Sorun orta yerde duruyor. Acı çekmeye, çocuklarımızı yitirmeye devam ediyoruz. Çözüm süreci deneyimini yeni baştan düşünmeliyiz. Evet çözüm süreci amacına ulaşamadı. Amacına ulaşamadığı için bugün hemen herkes “Yanlıştı” demeyi doğal sayıyor. Defter kapatılıyor. Ben tersini iddia ediyorum: Çözüm süreci doğruydu. Belki de ilk kez devlet bu meseleyi görüşerek çözmek konusunda bu kadar cesur davrandı.
Risk alındı, müzakere yoluyla terör örgütü PKK’ya silahları bıraktırabilmek için eller taşın altına kondu. Çözüm sürecinin lehinde olan dört etken şunlardı: 1. AK Parti’nin yönetim kademeleri büyük ölçüde çözüme yatkındı. 2. Toplumun yüzde 70’ine yakını da destek veriyordu. 3. HDP’nin de ezici çoğunluğu ve bu partiye oy veren seçmenlerin yüzde 100’e yakını silahların sustuğu bir son bekliyordu. 4. Avrupa Birliği de çözümü olumlu karşılıyordu. Aleyhteki etkenlere bakarsak: 1. Ana muhalefet partisi CHP, PKK ile diyalog çözümünü mümkün görmüyordu.
“PKK ile müzakere yapılmaz” diyerek, sorunu Meclis’e taşımayı önerdiler. AK Parti yönetimi CHP’yi ikna etmek ve sürece katmak konusunda istekli davranmadı. 2. MHP çok sert bir dille çözümün karşısındaydı. 3. O dönemde ordu, yargı ve polis içinde güçlü olan FETÖ de çözüme karşıydı. Eğer barış ortamı oluşursa, devlet içindeki kumpas ve manipülasyonlar zorlaşacaktı. Dış etkenlere gelirsek: ABD, IŞİD tehdidine karşı Suriye’de YPG ile yakın temas halindeydi. Bu yüzden Türkiye ile ABD arasında Suriye konusunda ciddi bir gerilim oluşmuştu.

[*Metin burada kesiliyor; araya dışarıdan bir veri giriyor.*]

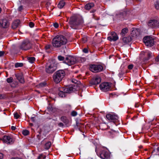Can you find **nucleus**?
Segmentation results:
<instances>
[{"mask_svg": "<svg viewBox=\"0 0 159 159\" xmlns=\"http://www.w3.org/2000/svg\"><path fill=\"white\" fill-rule=\"evenodd\" d=\"M66 38L63 35H57L54 37L52 41V46L56 48H60L67 43Z\"/></svg>", "mask_w": 159, "mask_h": 159, "instance_id": "1", "label": "nucleus"}, {"mask_svg": "<svg viewBox=\"0 0 159 159\" xmlns=\"http://www.w3.org/2000/svg\"><path fill=\"white\" fill-rule=\"evenodd\" d=\"M82 21L77 17L73 16L71 17L69 21V23L71 28L77 29L78 26L82 23Z\"/></svg>", "mask_w": 159, "mask_h": 159, "instance_id": "2", "label": "nucleus"}, {"mask_svg": "<svg viewBox=\"0 0 159 159\" xmlns=\"http://www.w3.org/2000/svg\"><path fill=\"white\" fill-rule=\"evenodd\" d=\"M65 73L63 70H59L53 74V80L56 83H58L62 80L64 77Z\"/></svg>", "mask_w": 159, "mask_h": 159, "instance_id": "3", "label": "nucleus"}, {"mask_svg": "<svg viewBox=\"0 0 159 159\" xmlns=\"http://www.w3.org/2000/svg\"><path fill=\"white\" fill-rule=\"evenodd\" d=\"M32 46L30 41L28 39L23 41L19 46L20 49L23 50H27L30 49Z\"/></svg>", "mask_w": 159, "mask_h": 159, "instance_id": "4", "label": "nucleus"}, {"mask_svg": "<svg viewBox=\"0 0 159 159\" xmlns=\"http://www.w3.org/2000/svg\"><path fill=\"white\" fill-rule=\"evenodd\" d=\"M57 69L56 64L53 61L48 63L46 67L45 70L47 73H52L54 71Z\"/></svg>", "mask_w": 159, "mask_h": 159, "instance_id": "5", "label": "nucleus"}, {"mask_svg": "<svg viewBox=\"0 0 159 159\" xmlns=\"http://www.w3.org/2000/svg\"><path fill=\"white\" fill-rule=\"evenodd\" d=\"M103 66L101 65H91L89 66L90 70L93 72L97 73L103 70Z\"/></svg>", "mask_w": 159, "mask_h": 159, "instance_id": "6", "label": "nucleus"}, {"mask_svg": "<svg viewBox=\"0 0 159 159\" xmlns=\"http://www.w3.org/2000/svg\"><path fill=\"white\" fill-rule=\"evenodd\" d=\"M77 62V60L75 57L71 56H69L66 57L64 62L69 66L75 64Z\"/></svg>", "mask_w": 159, "mask_h": 159, "instance_id": "7", "label": "nucleus"}, {"mask_svg": "<svg viewBox=\"0 0 159 159\" xmlns=\"http://www.w3.org/2000/svg\"><path fill=\"white\" fill-rule=\"evenodd\" d=\"M111 84L108 82H104L100 85L101 90L104 92L109 91L111 90Z\"/></svg>", "mask_w": 159, "mask_h": 159, "instance_id": "8", "label": "nucleus"}, {"mask_svg": "<svg viewBox=\"0 0 159 159\" xmlns=\"http://www.w3.org/2000/svg\"><path fill=\"white\" fill-rule=\"evenodd\" d=\"M143 42L147 46L152 47L154 44L153 39L150 36H147L143 38Z\"/></svg>", "mask_w": 159, "mask_h": 159, "instance_id": "9", "label": "nucleus"}, {"mask_svg": "<svg viewBox=\"0 0 159 159\" xmlns=\"http://www.w3.org/2000/svg\"><path fill=\"white\" fill-rule=\"evenodd\" d=\"M107 118L110 121L113 122L116 125L117 124L116 123H117L118 120V116L115 114H107L106 115Z\"/></svg>", "mask_w": 159, "mask_h": 159, "instance_id": "10", "label": "nucleus"}, {"mask_svg": "<svg viewBox=\"0 0 159 159\" xmlns=\"http://www.w3.org/2000/svg\"><path fill=\"white\" fill-rule=\"evenodd\" d=\"M99 156V155H98ZM110 153L109 152L103 150L102 151L99 155L100 157L102 159H107L110 158Z\"/></svg>", "mask_w": 159, "mask_h": 159, "instance_id": "11", "label": "nucleus"}, {"mask_svg": "<svg viewBox=\"0 0 159 159\" xmlns=\"http://www.w3.org/2000/svg\"><path fill=\"white\" fill-rule=\"evenodd\" d=\"M148 25L152 28L159 27V22L155 20H150L148 23Z\"/></svg>", "mask_w": 159, "mask_h": 159, "instance_id": "12", "label": "nucleus"}, {"mask_svg": "<svg viewBox=\"0 0 159 159\" xmlns=\"http://www.w3.org/2000/svg\"><path fill=\"white\" fill-rule=\"evenodd\" d=\"M10 25L8 21L6 19H2L0 20V27L3 28H8Z\"/></svg>", "mask_w": 159, "mask_h": 159, "instance_id": "13", "label": "nucleus"}, {"mask_svg": "<svg viewBox=\"0 0 159 159\" xmlns=\"http://www.w3.org/2000/svg\"><path fill=\"white\" fill-rule=\"evenodd\" d=\"M111 36L107 37V39L110 41H115L119 38L117 34L114 32H112L111 33Z\"/></svg>", "mask_w": 159, "mask_h": 159, "instance_id": "14", "label": "nucleus"}, {"mask_svg": "<svg viewBox=\"0 0 159 159\" xmlns=\"http://www.w3.org/2000/svg\"><path fill=\"white\" fill-rule=\"evenodd\" d=\"M101 81V79L99 76L94 77L91 80L90 83L94 85H97L99 84Z\"/></svg>", "mask_w": 159, "mask_h": 159, "instance_id": "15", "label": "nucleus"}, {"mask_svg": "<svg viewBox=\"0 0 159 159\" xmlns=\"http://www.w3.org/2000/svg\"><path fill=\"white\" fill-rule=\"evenodd\" d=\"M74 87H75V86L73 87L72 85L69 86L64 89L63 91H64V92H66V93H71L74 92L75 90V88Z\"/></svg>", "mask_w": 159, "mask_h": 159, "instance_id": "16", "label": "nucleus"}, {"mask_svg": "<svg viewBox=\"0 0 159 159\" xmlns=\"http://www.w3.org/2000/svg\"><path fill=\"white\" fill-rule=\"evenodd\" d=\"M106 134L108 136H109L110 137L113 138L115 137L118 136L119 135V133L115 131L111 130L108 131L107 132V133Z\"/></svg>", "mask_w": 159, "mask_h": 159, "instance_id": "17", "label": "nucleus"}, {"mask_svg": "<svg viewBox=\"0 0 159 159\" xmlns=\"http://www.w3.org/2000/svg\"><path fill=\"white\" fill-rule=\"evenodd\" d=\"M2 141L4 143L7 144H10L12 142V139L10 136L5 135L2 138Z\"/></svg>", "mask_w": 159, "mask_h": 159, "instance_id": "18", "label": "nucleus"}, {"mask_svg": "<svg viewBox=\"0 0 159 159\" xmlns=\"http://www.w3.org/2000/svg\"><path fill=\"white\" fill-rule=\"evenodd\" d=\"M15 76L17 80L21 83H24L25 81L22 74L21 73L15 74Z\"/></svg>", "mask_w": 159, "mask_h": 159, "instance_id": "19", "label": "nucleus"}, {"mask_svg": "<svg viewBox=\"0 0 159 159\" xmlns=\"http://www.w3.org/2000/svg\"><path fill=\"white\" fill-rule=\"evenodd\" d=\"M20 23V21L19 20H17L14 21L12 24L11 27L13 29H16Z\"/></svg>", "mask_w": 159, "mask_h": 159, "instance_id": "20", "label": "nucleus"}, {"mask_svg": "<svg viewBox=\"0 0 159 159\" xmlns=\"http://www.w3.org/2000/svg\"><path fill=\"white\" fill-rule=\"evenodd\" d=\"M131 34L133 37H135L140 34V30L138 29L134 28L132 30Z\"/></svg>", "mask_w": 159, "mask_h": 159, "instance_id": "21", "label": "nucleus"}, {"mask_svg": "<svg viewBox=\"0 0 159 159\" xmlns=\"http://www.w3.org/2000/svg\"><path fill=\"white\" fill-rule=\"evenodd\" d=\"M61 120L63 122L65 125H67L69 123V120L66 116H62L60 118Z\"/></svg>", "mask_w": 159, "mask_h": 159, "instance_id": "22", "label": "nucleus"}, {"mask_svg": "<svg viewBox=\"0 0 159 159\" xmlns=\"http://www.w3.org/2000/svg\"><path fill=\"white\" fill-rule=\"evenodd\" d=\"M122 40L124 43H127L131 42L132 40V39L130 36H128L126 37H124Z\"/></svg>", "mask_w": 159, "mask_h": 159, "instance_id": "23", "label": "nucleus"}, {"mask_svg": "<svg viewBox=\"0 0 159 159\" xmlns=\"http://www.w3.org/2000/svg\"><path fill=\"white\" fill-rule=\"evenodd\" d=\"M144 55L148 57L146 59L147 60H148L150 58L152 57L153 55V54L148 51H146L144 52Z\"/></svg>", "mask_w": 159, "mask_h": 159, "instance_id": "24", "label": "nucleus"}, {"mask_svg": "<svg viewBox=\"0 0 159 159\" xmlns=\"http://www.w3.org/2000/svg\"><path fill=\"white\" fill-rule=\"evenodd\" d=\"M94 6L93 3H89L86 4L85 6V8L87 10L90 9L92 7Z\"/></svg>", "mask_w": 159, "mask_h": 159, "instance_id": "25", "label": "nucleus"}, {"mask_svg": "<svg viewBox=\"0 0 159 159\" xmlns=\"http://www.w3.org/2000/svg\"><path fill=\"white\" fill-rule=\"evenodd\" d=\"M128 32V29L127 28H124L122 30L120 34L122 36H124Z\"/></svg>", "mask_w": 159, "mask_h": 159, "instance_id": "26", "label": "nucleus"}, {"mask_svg": "<svg viewBox=\"0 0 159 159\" xmlns=\"http://www.w3.org/2000/svg\"><path fill=\"white\" fill-rule=\"evenodd\" d=\"M65 4V2L64 1H61L58 4V7L59 8L61 9L63 7Z\"/></svg>", "mask_w": 159, "mask_h": 159, "instance_id": "27", "label": "nucleus"}, {"mask_svg": "<svg viewBox=\"0 0 159 159\" xmlns=\"http://www.w3.org/2000/svg\"><path fill=\"white\" fill-rule=\"evenodd\" d=\"M66 92H64V91H60L58 93V95L61 98H64L66 96Z\"/></svg>", "mask_w": 159, "mask_h": 159, "instance_id": "28", "label": "nucleus"}, {"mask_svg": "<svg viewBox=\"0 0 159 159\" xmlns=\"http://www.w3.org/2000/svg\"><path fill=\"white\" fill-rule=\"evenodd\" d=\"M27 59L29 62L33 63L35 61V58L34 57H28Z\"/></svg>", "mask_w": 159, "mask_h": 159, "instance_id": "29", "label": "nucleus"}, {"mask_svg": "<svg viewBox=\"0 0 159 159\" xmlns=\"http://www.w3.org/2000/svg\"><path fill=\"white\" fill-rule=\"evenodd\" d=\"M51 143L50 142H48L45 145V148L46 149H49L51 147Z\"/></svg>", "mask_w": 159, "mask_h": 159, "instance_id": "30", "label": "nucleus"}, {"mask_svg": "<svg viewBox=\"0 0 159 159\" xmlns=\"http://www.w3.org/2000/svg\"><path fill=\"white\" fill-rule=\"evenodd\" d=\"M29 133V132L28 130H24L22 131V134L24 135H28Z\"/></svg>", "mask_w": 159, "mask_h": 159, "instance_id": "31", "label": "nucleus"}, {"mask_svg": "<svg viewBox=\"0 0 159 159\" xmlns=\"http://www.w3.org/2000/svg\"><path fill=\"white\" fill-rule=\"evenodd\" d=\"M13 79L12 77H10L7 79V81L8 83H11L12 82Z\"/></svg>", "mask_w": 159, "mask_h": 159, "instance_id": "32", "label": "nucleus"}, {"mask_svg": "<svg viewBox=\"0 0 159 159\" xmlns=\"http://www.w3.org/2000/svg\"><path fill=\"white\" fill-rule=\"evenodd\" d=\"M155 7L157 9H159V1H157L155 2Z\"/></svg>", "mask_w": 159, "mask_h": 159, "instance_id": "33", "label": "nucleus"}, {"mask_svg": "<svg viewBox=\"0 0 159 159\" xmlns=\"http://www.w3.org/2000/svg\"><path fill=\"white\" fill-rule=\"evenodd\" d=\"M23 66V64L22 63H17L15 64V67H22Z\"/></svg>", "mask_w": 159, "mask_h": 159, "instance_id": "34", "label": "nucleus"}, {"mask_svg": "<svg viewBox=\"0 0 159 159\" xmlns=\"http://www.w3.org/2000/svg\"><path fill=\"white\" fill-rule=\"evenodd\" d=\"M58 59L60 61H64V60H65V58L63 57L60 55L58 57Z\"/></svg>", "mask_w": 159, "mask_h": 159, "instance_id": "35", "label": "nucleus"}, {"mask_svg": "<svg viewBox=\"0 0 159 159\" xmlns=\"http://www.w3.org/2000/svg\"><path fill=\"white\" fill-rule=\"evenodd\" d=\"M46 85V83L45 82H43L40 83L39 85V87H43L45 86Z\"/></svg>", "mask_w": 159, "mask_h": 159, "instance_id": "36", "label": "nucleus"}, {"mask_svg": "<svg viewBox=\"0 0 159 159\" xmlns=\"http://www.w3.org/2000/svg\"><path fill=\"white\" fill-rule=\"evenodd\" d=\"M77 112L75 111H72L71 113V115L72 116H75L77 115Z\"/></svg>", "mask_w": 159, "mask_h": 159, "instance_id": "37", "label": "nucleus"}, {"mask_svg": "<svg viewBox=\"0 0 159 159\" xmlns=\"http://www.w3.org/2000/svg\"><path fill=\"white\" fill-rule=\"evenodd\" d=\"M20 116L18 114L17 112H16L14 114V117L16 119H18Z\"/></svg>", "mask_w": 159, "mask_h": 159, "instance_id": "38", "label": "nucleus"}, {"mask_svg": "<svg viewBox=\"0 0 159 159\" xmlns=\"http://www.w3.org/2000/svg\"><path fill=\"white\" fill-rule=\"evenodd\" d=\"M52 48V46L51 45H47L45 47V48L46 50L51 49Z\"/></svg>", "mask_w": 159, "mask_h": 159, "instance_id": "39", "label": "nucleus"}, {"mask_svg": "<svg viewBox=\"0 0 159 159\" xmlns=\"http://www.w3.org/2000/svg\"><path fill=\"white\" fill-rule=\"evenodd\" d=\"M29 26L30 27H33L34 26V23H33L32 22H29Z\"/></svg>", "mask_w": 159, "mask_h": 159, "instance_id": "40", "label": "nucleus"}, {"mask_svg": "<svg viewBox=\"0 0 159 159\" xmlns=\"http://www.w3.org/2000/svg\"><path fill=\"white\" fill-rule=\"evenodd\" d=\"M133 66H134L133 64H130L128 66V68L129 70H131L133 68Z\"/></svg>", "mask_w": 159, "mask_h": 159, "instance_id": "41", "label": "nucleus"}, {"mask_svg": "<svg viewBox=\"0 0 159 159\" xmlns=\"http://www.w3.org/2000/svg\"><path fill=\"white\" fill-rule=\"evenodd\" d=\"M71 81L72 83H74L75 84H77L78 82V81L77 80L74 79H72Z\"/></svg>", "mask_w": 159, "mask_h": 159, "instance_id": "42", "label": "nucleus"}, {"mask_svg": "<svg viewBox=\"0 0 159 159\" xmlns=\"http://www.w3.org/2000/svg\"><path fill=\"white\" fill-rule=\"evenodd\" d=\"M83 51L85 53H88V51L87 48H84L83 49Z\"/></svg>", "mask_w": 159, "mask_h": 159, "instance_id": "43", "label": "nucleus"}, {"mask_svg": "<svg viewBox=\"0 0 159 159\" xmlns=\"http://www.w3.org/2000/svg\"><path fill=\"white\" fill-rule=\"evenodd\" d=\"M58 125L60 127H63L64 125L63 123L60 122L58 124Z\"/></svg>", "mask_w": 159, "mask_h": 159, "instance_id": "44", "label": "nucleus"}, {"mask_svg": "<svg viewBox=\"0 0 159 159\" xmlns=\"http://www.w3.org/2000/svg\"><path fill=\"white\" fill-rule=\"evenodd\" d=\"M53 25L56 28L58 27L59 26L58 24L57 23H54L53 24Z\"/></svg>", "mask_w": 159, "mask_h": 159, "instance_id": "45", "label": "nucleus"}, {"mask_svg": "<svg viewBox=\"0 0 159 159\" xmlns=\"http://www.w3.org/2000/svg\"><path fill=\"white\" fill-rule=\"evenodd\" d=\"M4 53V51H0V57L2 56Z\"/></svg>", "mask_w": 159, "mask_h": 159, "instance_id": "46", "label": "nucleus"}, {"mask_svg": "<svg viewBox=\"0 0 159 159\" xmlns=\"http://www.w3.org/2000/svg\"><path fill=\"white\" fill-rule=\"evenodd\" d=\"M38 159H43V156L42 155H40L38 157Z\"/></svg>", "mask_w": 159, "mask_h": 159, "instance_id": "47", "label": "nucleus"}, {"mask_svg": "<svg viewBox=\"0 0 159 159\" xmlns=\"http://www.w3.org/2000/svg\"><path fill=\"white\" fill-rule=\"evenodd\" d=\"M3 157V154L2 153H0V159H2Z\"/></svg>", "mask_w": 159, "mask_h": 159, "instance_id": "48", "label": "nucleus"}, {"mask_svg": "<svg viewBox=\"0 0 159 159\" xmlns=\"http://www.w3.org/2000/svg\"><path fill=\"white\" fill-rule=\"evenodd\" d=\"M11 129L12 130H14L16 129V128L14 126H11Z\"/></svg>", "mask_w": 159, "mask_h": 159, "instance_id": "49", "label": "nucleus"}, {"mask_svg": "<svg viewBox=\"0 0 159 159\" xmlns=\"http://www.w3.org/2000/svg\"><path fill=\"white\" fill-rule=\"evenodd\" d=\"M155 60L157 61H159V55L157 57L155 58Z\"/></svg>", "mask_w": 159, "mask_h": 159, "instance_id": "50", "label": "nucleus"}, {"mask_svg": "<svg viewBox=\"0 0 159 159\" xmlns=\"http://www.w3.org/2000/svg\"><path fill=\"white\" fill-rule=\"evenodd\" d=\"M23 9V7L22 6H20L19 7L18 10L19 11H21Z\"/></svg>", "mask_w": 159, "mask_h": 159, "instance_id": "51", "label": "nucleus"}, {"mask_svg": "<svg viewBox=\"0 0 159 159\" xmlns=\"http://www.w3.org/2000/svg\"><path fill=\"white\" fill-rule=\"evenodd\" d=\"M83 41L84 43H85L87 41V39L86 38H84L83 39Z\"/></svg>", "mask_w": 159, "mask_h": 159, "instance_id": "52", "label": "nucleus"}, {"mask_svg": "<svg viewBox=\"0 0 159 159\" xmlns=\"http://www.w3.org/2000/svg\"><path fill=\"white\" fill-rule=\"evenodd\" d=\"M139 104L138 103H136L135 104V107H139Z\"/></svg>", "mask_w": 159, "mask_h": 159, "instance_id": "53", "label": "nucleus"}, {"mask_svg": "<svg viewBox=\"0 0 159 159\" xmlns=\"http://www.w3.org/2000/svg\"><path fill=\"white\" fill-rule=\"evenodd\" d=\"M95 11V10H93L90 11L91 13H94Z\"/></svg>", "mask_w": 159, "mask_h": 159, "instance_id": "54", "label": "nucleus"}, {"mask_svg": "<svg viewBox=\"0 0 159 159\" xmlns=\"http://www.w3.org/2000/svg\"><path fill=\"white\" fill-rule=\"evenodd\" d=\"M156 150L158 151L159 152V147H158L157 148Z\"/></svg>", "mask_w": 159, "mask_h": 159, "instance_id": "55", "label": "nucleus"}, {"mask_svg": "<svg viewBox=\"0 0 159 159\" xmlns=\"http://www.w3.org/2000/svg\"><path fill=\"white\" fill-rule=\"evenodd\" d=\"M156 151V150L155 149H154L153 151H152V153H153L154 152H155Z\"/></svg>", "mask_w": 159, "mask_h": 159, "instance_id": "56", "label": "nucleus"}, {"mask_svg": "<svg viewBox=\"0 0 159 159\" xmlns=\"http://www.w3.org/2000/svg\"><path fill=\"white\" fill-rule=\"evenodd\" d=\"M2 11V9L0 7V13H1Z\"/></svg>", "mask_w": 159, "mask_h": 159, "instance_id": "57", "label": "nucleus"}, {"mask_svg": "<svg viewBox=\"0 0 159 159\" xmlns=\"http://www.w3.org/2000/svg\"><path fill=\"white\" fill-rule=\"evenodd\" d=\"M93 17L94 18V14H93Z\"/></svg>", "mask_w": 159, "mask_h": 159, "instance_id": "58", "label": "nucleus"}, {"mask_svg": "<svg viewBox=\"0 0 159 159\" xmlns=\"http://www.w3.org/2000/svg\"><path fill=\"white\" fill-rule=\"evenodd\" d=\"M82 59H83L84 61L85 59L84 58H82Z\"/></svg>", "mask_w": 159, "mask_h": 159, "instance_id": "59", "label": "nucleus"}, {"mask_svg": "<svg viewBox=\"0 0 159 159\" xmlns=\"http://www.w3.org/2000/svg\"><path fill=\"white\" fill-rule=\"evenodd\" d=\"M110 95H113V94L112 93L110 94Z\"/></svg>", "mask_w": 159, "mask_h": 159, "instance_id": "60", "label": "nucleus"}, {"mask_svg": "<svg viewBox=\"0 0 159 159\" xmlns=\"http://www.w3.org/2000/svg\"><path fill=\"white\" fill-rule=\"evenodd\" d=\"M32 120H33L34 121V118H32Z\"/></svg>", "mask_w": 159, "mask_h": 159, "instance_id": "61", "label": "nucleus"}, {"mask_svg": "<svg viewBox=\"0 0 159 159\" xmlns=\"http://www.w3.org/2000/svg\"><path fill=\"white\" fill-rule=\"evenodd\" d=\"M31 125H33V124H31Z\"/></svg>", "mask_w": 159, "mask_h": 159, "instance_id": "62", "label": "nucleus"}, {"mask_svg": "<svg viewBox=\"0 0 159 159\" xmlns=\"http://www.w3.org/2000/svg\"><path fill=\"white\" fill-rule=\"evenodd\" d=\"M139 1H141V0H138Z\"/></svg>", "mask_w": 159, "mask_h": 159, "instance_id": "63", "label": "nucleus"}]
</instances>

PKK, Suriye’de Türkiye ile değil, bölgesel özerklik ihtimaline karşı ABD ile işbirliğini tercih etmişti. Bu yüzden Türkiye ile çözümü tehlikeye atmak yolunu seçti. Çözüm konusunda gönüllü olmayan PKK tetiği çekti. Türkiye’de devlet içinde çözüm karşıtı güçler kenarda bekliyordu. Hemen harekete geçtiler. Çatışma yaygınlaştı. Güneydoğu yandı bitti kül oldu. AK Parti bu ortamda MHP’yle işbirliğine karar verdi.
Böyle olmak zorunda mıydı?
Bunlar olmak zorunda mıydı? Bence değildi. AK Parti liderliği CHP’yi sürece katmak konusunda daha işbirliğine yatkın bir yol izleyebilirdi. CHP desteği olmadan bu meselenin çözüme yönelmesi mümkün değildi. Bunu Akil İnsanlar toplantısında defalarca dile getirdik. CHP de çözümün Türkiye’ye kazandıracağı siyasi ve ekonomik faydaları yeterince hesaplayamadı.
Türkiye’nin tüm kaderini değiştirebilecek olan ‘çözüm’, ancak ortak bir kararla mümkün olabilirdi. Herkes kazanacaktı, demokrasi kazanacaktı. CHP’liler “Biz de bir tarafından tutarsak bir barış ortamı oluşabilir” diye düşünebilirlerdi. PKK, Türkiye ile düşmanlaşmanın ve çatışmanın uzun vadede doğurabileceği sonuçları, ABD’ye güvenerek bir çatışma ortamı yaratmanın yol açabileceği maliyeti hesaplayabilirdi.
Ezcümle, çözüm süreci bazı eksik ve fazlalarına rağmen doğru bir karardı. Belki aktörler bunu anlamadılar, belki hazır değillerdi. Çatışma yerine diyalog, ölüm yerine yaşamı seçmenin bir yolunu bulmalıyız.